I would also like the option of viewing a definition of the concept, preferred label, and other related information to help make sure I'm choosing the correct term. For hierarchical vocabularies, it'd be desirable to match on all child concepts of a parent concept when searching. The need for the additional capabilities in this paragraph are TBD.
Design:
- UI will be implemented in Workbench2
- Vocabulary terms (predicates/property keys and values) have an id and one or more labels. There should be a way of deciding on a preferred or primary label for display.
- Properties have a range of valid terms (identifier + labels) and/or can be non-strict (allows free text)
- Restrict label search on property range and language
- When user starts typing, search identifiers, labels (possibly also description/definition text) and present an autocomplete list
- Alternately, user may start with a full list (with most commonly used terms at the top? how to rank?)
- When user selects desired label, store the underlying identifier for the property field/value
- When viewing properties, display the primary label associated with an id for the current language
- Permissible to have duplicate labels (???) provided can be differentiated otherwise (different languages? map to ids in different property ranges?)
- Extend the vocabulary JSON to support identifiers, multiple labels, description/definition text for terms, language tags
- To start with, assume that the entire vocabulary JSON can be loaded by the browser and searched with Javascript. The module for working with the vocabulary should be implemented using asynchronous methods so that an API backend can be plugged in later if loading static JSON becomes impracticable.

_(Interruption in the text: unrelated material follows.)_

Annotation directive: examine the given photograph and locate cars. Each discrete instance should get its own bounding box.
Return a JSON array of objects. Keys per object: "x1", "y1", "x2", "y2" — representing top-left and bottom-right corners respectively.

Updated by Peter Amstutz over 6 years ago
This seems like an obvious application for an ontology.
Updated by Tom Morris over 6 years ago
- Target version changed from Arvados Future Sprints to To Be Groomed
Updated by Peter Amstutz about 6 years ago
- Related to Idea #12479: [Workbench] Extend tag/property editing to support a structured vocabulary added
Updated by Tom Morris over 5 years ago
- Blocked by Idea #15067: [Workbench 2] Update property editing to use IDs added
Updated by Tom Morris over 5 years ago
- Blocked by Idea #15069: [Workbench 2] Extend search UI to support vocabulary IDs as well as text added
Updated by Tom Morris over 5 years ago
- Blocked by Idea #15070: Update search API to support OR queries across text and vocabulary IDs added
Updated by Tom Morris over 5 years ago
- Related to Idea #15071: Design new vocabulary file format added
Updated by Peter Amstutz over 5 years ago
Distinguishing labels / free text / identifiers
Suggestion was to use {"id": "xxx"} or {"text": "xxx"} but that doesn't work well:
Can't be used for keysMatching values is awkward, needs special handling to compare jsonb values compared to plain string values
Proposal: use a prefix to identify vocabulary terms.
term:ROX12345
Migration. Replace labels with terms.
"species": "human"
becomes
"term:ROX123": "term:ROX456"
Can easily identify/convert between terms and labels by looking for the leading "term:". Anything else can be assumed to be a label or free text.

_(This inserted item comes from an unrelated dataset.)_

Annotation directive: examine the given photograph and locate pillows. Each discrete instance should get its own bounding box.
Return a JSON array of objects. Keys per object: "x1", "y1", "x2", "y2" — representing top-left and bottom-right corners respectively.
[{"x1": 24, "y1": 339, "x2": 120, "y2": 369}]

The contents in the properties hash will not distinguish between identifiers and strings. When a client such as workbench2 displays/edits properties, it should look up each key and value in the vocabulary, and use corresponding preferred label for display. If no label is found, display the bare value. The vocabulary is assumed to use identifiers that are unlikely to conflict with normal text input.

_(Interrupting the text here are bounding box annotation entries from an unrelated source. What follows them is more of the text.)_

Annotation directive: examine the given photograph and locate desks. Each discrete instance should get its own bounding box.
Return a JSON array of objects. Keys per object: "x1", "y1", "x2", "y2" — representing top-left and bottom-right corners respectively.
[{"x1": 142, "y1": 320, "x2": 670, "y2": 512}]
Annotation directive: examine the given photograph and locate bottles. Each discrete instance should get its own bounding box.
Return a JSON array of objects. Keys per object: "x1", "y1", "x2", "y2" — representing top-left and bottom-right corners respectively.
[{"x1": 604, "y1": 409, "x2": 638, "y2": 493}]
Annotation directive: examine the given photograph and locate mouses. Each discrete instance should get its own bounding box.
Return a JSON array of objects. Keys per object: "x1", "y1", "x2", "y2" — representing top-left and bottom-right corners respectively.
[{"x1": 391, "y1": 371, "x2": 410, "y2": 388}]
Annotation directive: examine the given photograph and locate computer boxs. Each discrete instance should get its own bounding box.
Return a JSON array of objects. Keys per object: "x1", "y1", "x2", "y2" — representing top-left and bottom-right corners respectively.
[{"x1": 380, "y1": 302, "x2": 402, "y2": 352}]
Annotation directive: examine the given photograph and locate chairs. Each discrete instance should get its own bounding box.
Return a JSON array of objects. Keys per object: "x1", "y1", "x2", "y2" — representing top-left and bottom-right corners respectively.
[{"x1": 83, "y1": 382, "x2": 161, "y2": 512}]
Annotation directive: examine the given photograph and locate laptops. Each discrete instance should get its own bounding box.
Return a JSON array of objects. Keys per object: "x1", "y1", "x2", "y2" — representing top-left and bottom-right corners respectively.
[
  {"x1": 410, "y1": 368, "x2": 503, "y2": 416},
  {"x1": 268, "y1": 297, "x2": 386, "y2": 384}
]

Updated by Tom Morris over 5 years ago
- Blocked by deleted (Idea #15070: Update search API to support OR queries across text and vocabulary IDs)
Updated by Tom Morris over 5 years ago
- Related to Idea #15070: Update search API to support OR queries across text and vocabulary IDs added
Updated by Peter Amstutz about 5 years ago
- Related to deleted (Idea #15070: Update search API to support OR queries across text and vocabulary IDs)
Updated by Peter Amstutz about 5 years ago
- Target version deleted (
To Be Groomed)